- _Extrait du document_:
Attentats: Comment en parler aux enfants?
C'est important de parler avec les enfants de ce qui s'est passé. C'est même nécessaire disent unanimement les psys interrogés sur le sujet, car si les enfants ont été submergés d'infos et d'images, on aurait tort de croire qu'ils sont surinformés. En fait, ils sont plutôt perdus; ils ont besoin de s'exprimer à ce sujet et que les adultes leur donnent des grilles de perception et de projection dans l'avenir.
Voici quelques-unes des recommandations de la Catherine Jousselme (pédopsychiatre), de Geneviève Djenati (psychothérapeute de la famille) ou de Serge Tisseron (psychanalyste)
Eviter de laisser la télé allumée en permanence
Ils peuvent avoir vu ou voir certaines images et débats à la télévision mais évitez de laisser la télévision allumée en permanence. Ces images répétitives sont anxiogènes
"Tu n'y es pour rien"
C'est important d'entendre les enfants, d'écouter les mots qu'ils disent et de leur donner des réponses honnêtes dans les mots de tous les jours, quitte à leur dire: "Ce qui s'est passé est terrible et très angoissant. Je ne trouve presque pas les mots pour en parler mais tu n'y es pour rien".
Qu'est-ce que tu en penses?
C'est aussi judicieux de demander à l'enfant ce qu'il en pense, de lui montrer qu'il est un interlocuteur dans la famille parce que, "si on l'exclut, si on est en défaut de communication sur ce coup-là, cela peut avoir des conséquences sur toutes les communications familiales ultérieures".

- _Extrait de données_:
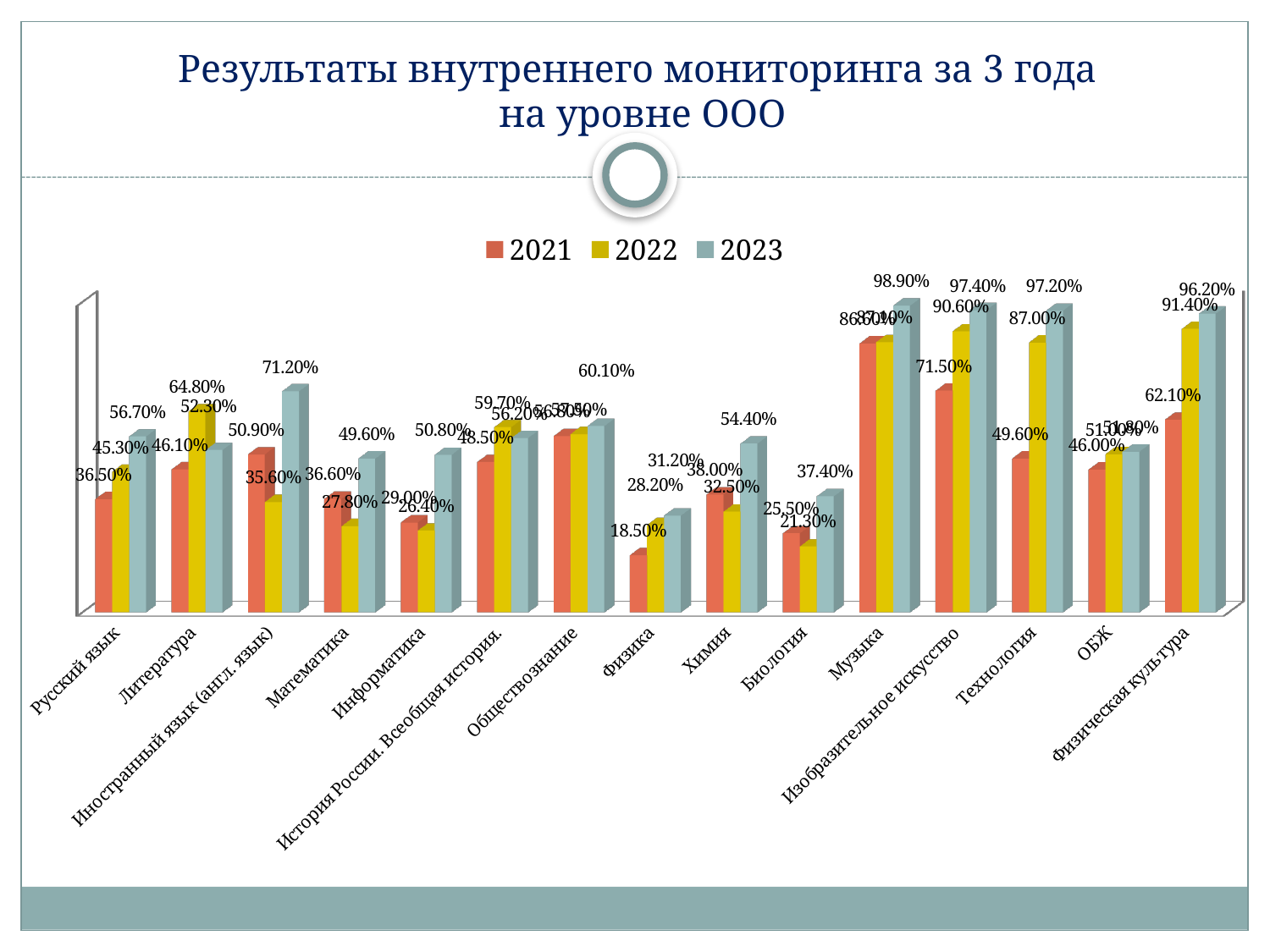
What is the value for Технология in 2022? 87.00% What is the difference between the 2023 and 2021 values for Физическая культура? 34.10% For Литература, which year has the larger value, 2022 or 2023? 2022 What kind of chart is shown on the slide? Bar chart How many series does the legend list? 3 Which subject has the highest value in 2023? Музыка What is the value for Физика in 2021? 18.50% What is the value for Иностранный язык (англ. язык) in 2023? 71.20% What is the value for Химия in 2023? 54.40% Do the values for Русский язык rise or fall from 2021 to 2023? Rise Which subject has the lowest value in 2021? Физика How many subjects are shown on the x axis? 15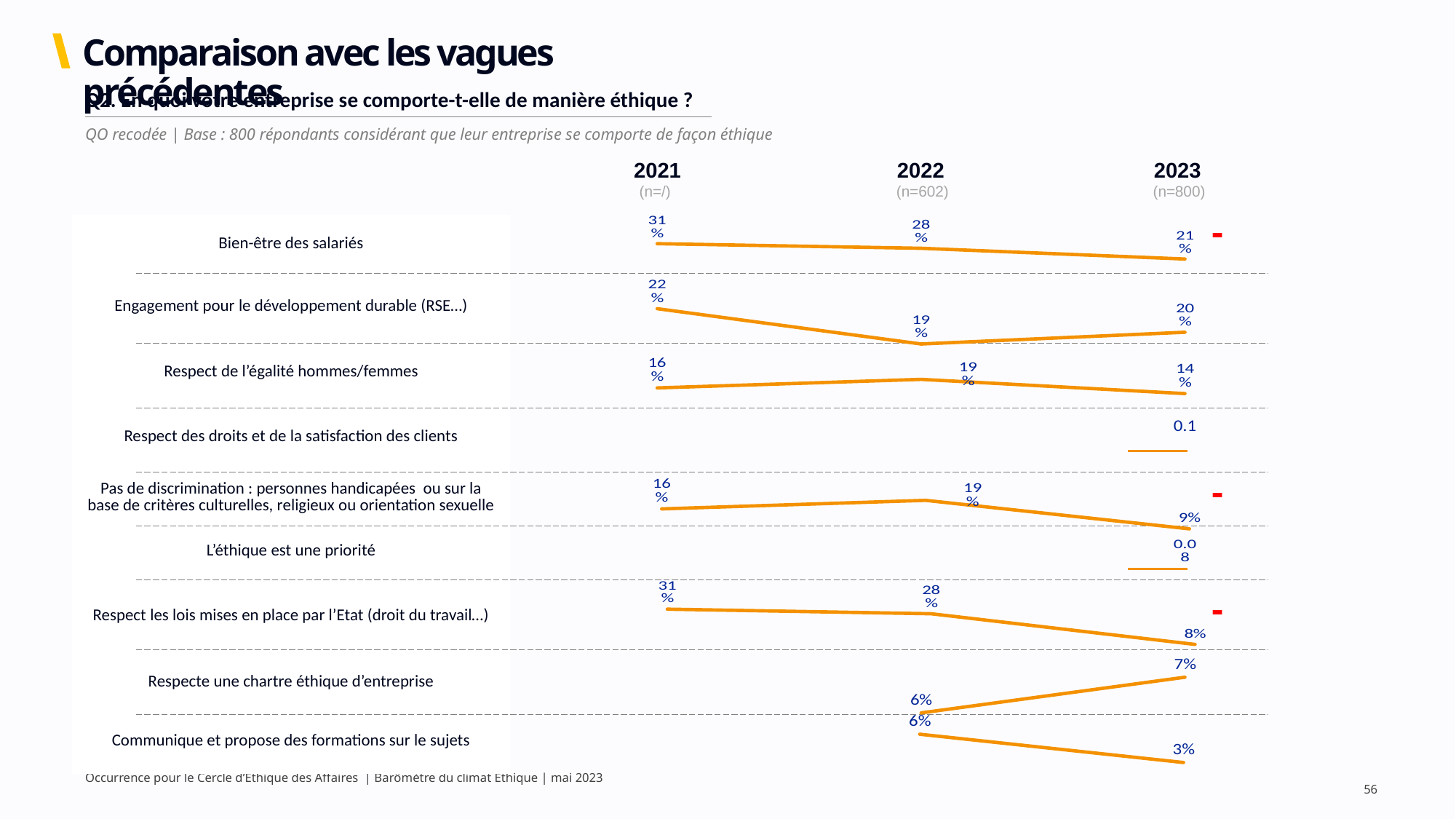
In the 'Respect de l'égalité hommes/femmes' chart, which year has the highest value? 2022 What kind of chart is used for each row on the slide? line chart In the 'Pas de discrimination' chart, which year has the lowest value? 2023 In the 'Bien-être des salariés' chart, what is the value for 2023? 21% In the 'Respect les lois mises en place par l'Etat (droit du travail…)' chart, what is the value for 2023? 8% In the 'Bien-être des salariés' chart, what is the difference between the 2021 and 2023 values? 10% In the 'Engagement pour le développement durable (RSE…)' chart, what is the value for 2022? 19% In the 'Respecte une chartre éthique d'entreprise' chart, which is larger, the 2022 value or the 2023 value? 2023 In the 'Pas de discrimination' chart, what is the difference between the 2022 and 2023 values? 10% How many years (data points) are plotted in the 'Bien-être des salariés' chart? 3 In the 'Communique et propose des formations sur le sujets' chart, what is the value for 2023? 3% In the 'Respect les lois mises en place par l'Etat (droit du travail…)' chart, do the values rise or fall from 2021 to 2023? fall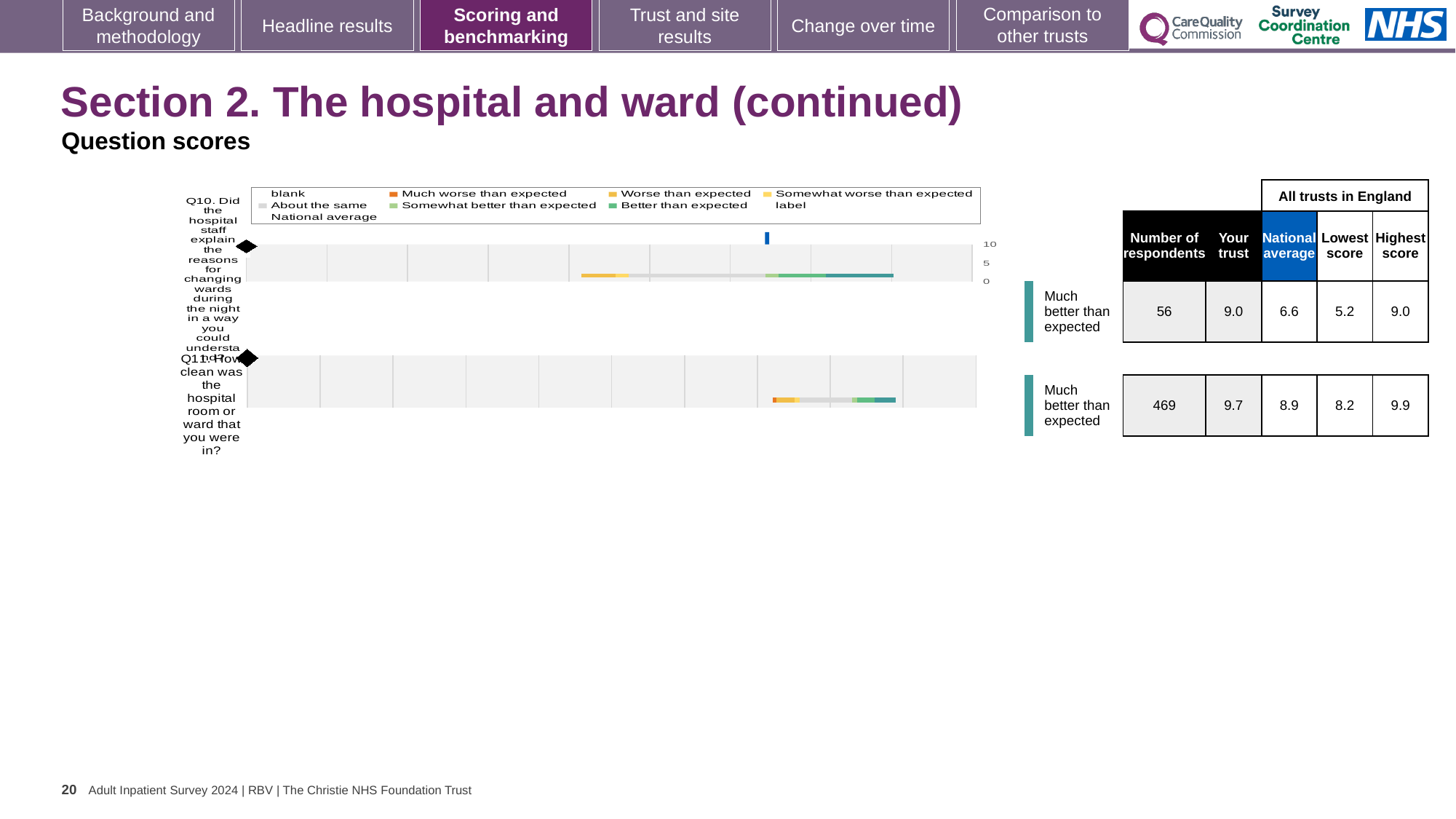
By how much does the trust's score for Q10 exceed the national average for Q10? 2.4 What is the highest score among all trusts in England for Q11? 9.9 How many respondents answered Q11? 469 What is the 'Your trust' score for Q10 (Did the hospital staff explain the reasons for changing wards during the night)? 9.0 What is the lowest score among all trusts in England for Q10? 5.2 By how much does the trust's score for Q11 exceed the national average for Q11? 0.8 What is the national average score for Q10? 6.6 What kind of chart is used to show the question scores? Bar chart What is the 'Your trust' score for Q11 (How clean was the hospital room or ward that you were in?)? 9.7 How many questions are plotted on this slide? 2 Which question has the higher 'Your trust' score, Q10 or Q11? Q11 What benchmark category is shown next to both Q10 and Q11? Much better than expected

- _Votre tâche_: Modifiez le texte sur la façon de parler des attentats aux enfants en le recopiant depuis « C'est important d'entendre » jusqu'à « tu en penses? » inclus, avec « sincères » à la place de « honnêtes ». Les lignes ne sont pas utiles ici.

- _Réponse attendue_:
C'est important d'entendre les enfants, d'écouter les mots qu'ils disent et de leur donner des réponses sincères dans les mots de tous les jours, quitte à leur dire: "Ce qui s'est passé est terrible et très angoissant. Je ne trouve presque pas les mots pour en parler mais tu n'y es pour rien".
Qu'est-ce que tu en penses?